"MISS LOUISE BROOKS : L'INSOUMISE" !!!!
C'est grâce à la chaîne France 3 et son célèbre cinéma de minuit - entre autre - que j'ai découvert le cinéma muet riche en trésors cinématographiques. Parmi de nombreux longs-métrages, une figure emblématique m'a marqué : Mademoiselle Louise Brooks, plus connue pour sa fameuse coupe de cheveux et son style unique faisant d'elle une illustre (irremplaçable) icône de la mode - elle inspirera Cacharel pour son parfum Loulou -, demeure l'une des plus grandes actrices du cinéma muet et l'un des plus beaux visages jamais photographiés.
Je n'ai pu voir pour le moment que cinq de ses films - trois muets/deux parlants - mais au travers d'eux puis de biographies que j'ai parcouru, je suis partie à la rencontre d'une femme moderne, indépendante : une anti-star rejetant le système hollywoodien comme je les affectionne, ayant une nette (voire grosse) préférence pour les rebelles en général qui forcent toujours mon admiration.
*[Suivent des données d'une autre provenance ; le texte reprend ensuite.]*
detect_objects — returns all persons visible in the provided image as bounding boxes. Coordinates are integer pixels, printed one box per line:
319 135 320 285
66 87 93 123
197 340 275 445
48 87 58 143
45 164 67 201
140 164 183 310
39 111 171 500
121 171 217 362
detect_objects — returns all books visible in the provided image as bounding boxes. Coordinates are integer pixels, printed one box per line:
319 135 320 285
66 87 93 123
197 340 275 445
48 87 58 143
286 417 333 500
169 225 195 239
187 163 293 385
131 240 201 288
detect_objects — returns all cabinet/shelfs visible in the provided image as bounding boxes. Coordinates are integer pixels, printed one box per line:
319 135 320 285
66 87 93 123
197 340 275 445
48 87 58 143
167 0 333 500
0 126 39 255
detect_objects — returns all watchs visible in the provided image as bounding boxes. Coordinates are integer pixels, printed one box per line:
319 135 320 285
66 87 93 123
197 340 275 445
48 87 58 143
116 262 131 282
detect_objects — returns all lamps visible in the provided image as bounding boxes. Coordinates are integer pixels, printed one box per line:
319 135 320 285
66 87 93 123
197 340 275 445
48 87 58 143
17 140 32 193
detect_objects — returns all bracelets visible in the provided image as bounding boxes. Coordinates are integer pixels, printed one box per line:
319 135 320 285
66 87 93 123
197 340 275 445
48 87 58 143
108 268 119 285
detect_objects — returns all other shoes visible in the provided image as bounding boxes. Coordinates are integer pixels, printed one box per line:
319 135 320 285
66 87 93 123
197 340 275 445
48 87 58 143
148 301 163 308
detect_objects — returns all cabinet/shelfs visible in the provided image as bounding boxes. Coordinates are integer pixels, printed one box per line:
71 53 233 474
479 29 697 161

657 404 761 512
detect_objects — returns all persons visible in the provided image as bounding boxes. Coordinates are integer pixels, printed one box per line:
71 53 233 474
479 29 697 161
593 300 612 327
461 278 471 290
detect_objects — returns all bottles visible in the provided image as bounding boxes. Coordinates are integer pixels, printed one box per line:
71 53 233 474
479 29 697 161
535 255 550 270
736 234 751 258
Née en 1906 dans le Kansas Louise Brooks débute sa carrière comme danseuse à l'âge de 20 ans, elle est - ce que l'on nomme - Girl dans les Ziegfeld Folies, spectacles de Music Hall à Broadway. C'est en 1925 qu'elle décroche son premier rôle dans un film muet puis enchaîne quelques longs-métrages américains et se fait remarquer en Europe dans un film de Howard Hawks. La reconnaissance viendra, d'une part, d'un des derniers grands films muets américains dans "Les Mendiants de la vie" mais surtout dans le cultissime "Loulou" du cinéaste allemand Georg Wilhem Pabst. A son firmament, adulée, sa célèbre coupe à la garçonne (les flappers) est imitée par les femmes du monde entier, et pourtant comme l'a écrit dans une monographie dédiée à la comédienne, le journaliste et écrivain Roland Jaccard : " « Louise Brooks est la seule actrice de l’histoire du cinéma qui se soit toujours insurgée contre cette nouvelle forme d’idolâtrie qui tend à réduire l’idéal humain- et singulièrement l’idéal féminin – à la copie conforme d’une image à laquelle chacun pourrait s’identifier sans risque. Et elle le dit… : pour une femme, fut-elle douée de la beauté du diable, il y aura toujours une autre manière d’exister que celle qui consiste à adhérer passivement au « rôle » que la société a préparé pour elle ».
Louise tournera une vingtaine de films muets mais avec l'avènement du cinéma parlant, ce dernier signera la fin de sa carrière. Celle-ci n'acceptant les baisses de salaires, mise sur une liste noire, elle n'arrive plus à conquérir un nouveau public - les studios prétexteront que sa voix n'est pas adaptée à la nouvelle ère du parlant, ce qui s'avère être totalement faux - réduite à des longs-métrages de serie B, la belle claque la porte d'Hollywood et d'un show-business qui l'humilie. Plus tard, elle dira qu'Hollywood n'est qu'une inhumaine usine à films et qu'elle lui sortait des yeux (il n'y a guère de changement en 2014 ). Elle s'exile, devient une simple vendeuse, vit de la gentillesse de certains amis fortunés (elle divorcera deux fois sans avoir eu d'enfants, ne supportant pas non plus d'être la maîtresse d'un riche millionnaire : dégoûtée d'être un simple objet sexuel, comme une fille de bas étage dont on paye les service). Ce n'est que quelques années plus tard, vivant recluse à New-York, qu'elle retrouve une certaine notoriété en devant scénariste. Elle meurt d'une crise cardiaque en 1985.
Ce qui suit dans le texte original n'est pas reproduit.